* Begin Provided data *

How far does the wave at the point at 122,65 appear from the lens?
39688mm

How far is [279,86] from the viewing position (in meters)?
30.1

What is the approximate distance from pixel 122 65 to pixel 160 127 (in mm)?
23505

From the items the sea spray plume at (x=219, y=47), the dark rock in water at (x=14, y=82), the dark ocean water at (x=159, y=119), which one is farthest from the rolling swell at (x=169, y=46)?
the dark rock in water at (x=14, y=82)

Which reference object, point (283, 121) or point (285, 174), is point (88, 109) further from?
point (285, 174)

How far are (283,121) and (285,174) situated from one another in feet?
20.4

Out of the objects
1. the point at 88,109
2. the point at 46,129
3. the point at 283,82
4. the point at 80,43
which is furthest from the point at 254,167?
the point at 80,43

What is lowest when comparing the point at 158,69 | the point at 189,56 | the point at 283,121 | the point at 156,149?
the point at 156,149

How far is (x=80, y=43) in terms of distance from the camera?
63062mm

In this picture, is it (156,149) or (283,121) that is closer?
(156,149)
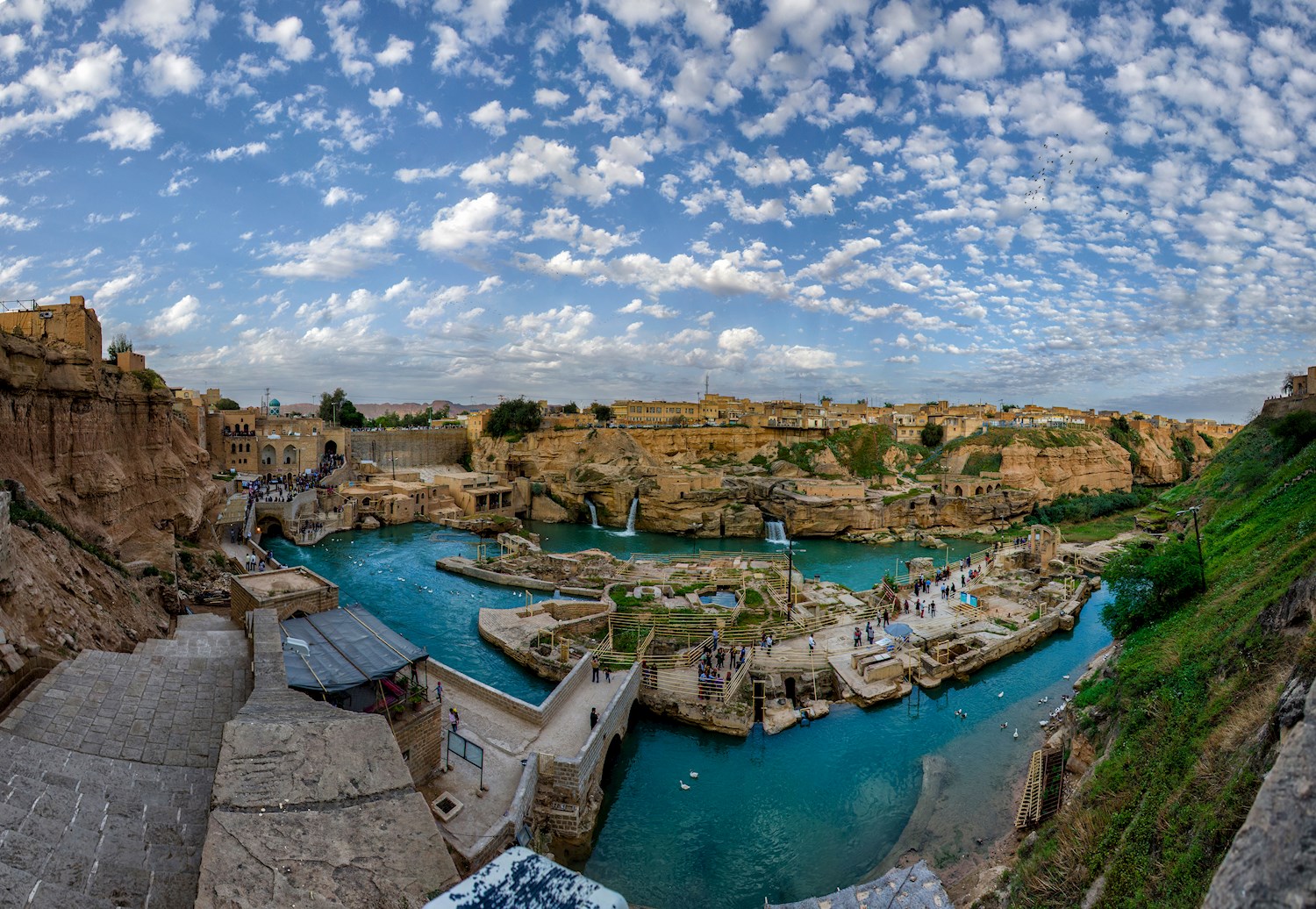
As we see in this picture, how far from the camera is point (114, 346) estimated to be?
34969 millimetres

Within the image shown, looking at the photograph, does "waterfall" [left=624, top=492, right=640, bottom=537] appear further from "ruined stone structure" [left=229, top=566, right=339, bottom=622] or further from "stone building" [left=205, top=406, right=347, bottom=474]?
"ruined stone structure" [left=229, top=566, right=339, bottom=622]

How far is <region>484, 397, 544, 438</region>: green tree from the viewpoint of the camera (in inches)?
2486

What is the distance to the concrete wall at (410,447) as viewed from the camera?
201 feet

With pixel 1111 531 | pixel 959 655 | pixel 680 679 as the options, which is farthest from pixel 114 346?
pixel 1111 531

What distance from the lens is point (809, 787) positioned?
1414 cm

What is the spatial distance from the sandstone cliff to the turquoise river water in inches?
344

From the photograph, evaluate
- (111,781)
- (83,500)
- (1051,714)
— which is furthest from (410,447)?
(111,781)

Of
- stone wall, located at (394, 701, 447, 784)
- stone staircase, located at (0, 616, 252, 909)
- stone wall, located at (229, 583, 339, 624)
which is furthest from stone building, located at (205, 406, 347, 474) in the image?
stone staircase, located at (0, 616, 252, 909)

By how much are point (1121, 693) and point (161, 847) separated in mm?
14139

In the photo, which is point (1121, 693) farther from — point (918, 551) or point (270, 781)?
point (918, 551)

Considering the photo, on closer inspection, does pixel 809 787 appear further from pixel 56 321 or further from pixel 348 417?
pixel 348 417

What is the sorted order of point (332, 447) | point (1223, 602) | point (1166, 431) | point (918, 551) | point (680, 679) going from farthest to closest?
point (1166, 431) → point (332, 447) → point (918, 551) → point (680, 679) → point (1223, 602)

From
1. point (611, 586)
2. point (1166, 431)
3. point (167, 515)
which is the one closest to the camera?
point (167, 515)

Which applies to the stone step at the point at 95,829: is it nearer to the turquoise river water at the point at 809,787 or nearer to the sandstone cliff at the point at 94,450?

* End Provided data *

Quote the line that contains "How far is <region>484, 397, 544, 438</region>: green" and each line after it through the end of the data, exactly, leaving out everything else.

* Solution for this task:
How far is <region>484, 397, 544, 438</region>: green tree from the viewpoint of the camera (in inches)?
2486

What is the distance to the concrete wall at (410,447) as viewed from the camera?
201 feet

With pixel 1111 531 | pixel 959 655 | pixel 680 679 as the options, which is farthest from pixel 114 346?
pixel 1111 531

What distance from the lens is point (809, 787) positioned?
1414 cm

What is the spatial distance from the sandstone cliff to the turquoise river water in inches?
344

From the photograph, evaluate
- (111,781)
- (83,500)
- (1051,714)
— which is furthest from (410,447)?
(111,781)

Of
- stone wall, located at (394, 701, 447, 784)
- stone staircase, located at (0, 616, 252, 909)
- stone wall, located at (229, 583, 339, 624)
which is furthest from stone building, located at (205, 406, 347, 474) in the image?
stone staircase, located at (0, 616, 252, 909)

By how much are point (1121, 693) and point (161, 847) separated in mm?
14139

In the photo, which is point (1121, 693) farther from — point (918, 551) or point (270, 781)?
point (918, 551)

Considering the photo, on closer inspection, does pixel 809 787 appear further from pixel 56 321 or further from pixel 348 417?
pixel 348 417

What is the sorted order of point (332, 447) | point (1223, 602) | point (1166, 431) | point (918, 551) | point (680, 679) going from farthest to closest?
point (1166, 431) → point (332, 447) → point (918, 551) → point (680, 679) → point (1223, 602)

From
1. point (611, 586)
2. point (1166, 431)
3. point (167, 515)
which is the one closest to the camera?
point (167, 515)

Which applies to the stone step at the point at 95,829: is it nearer to the turquoise river water at the point at 809,787 or nearer to the sandstone cliff at the point at 94,450?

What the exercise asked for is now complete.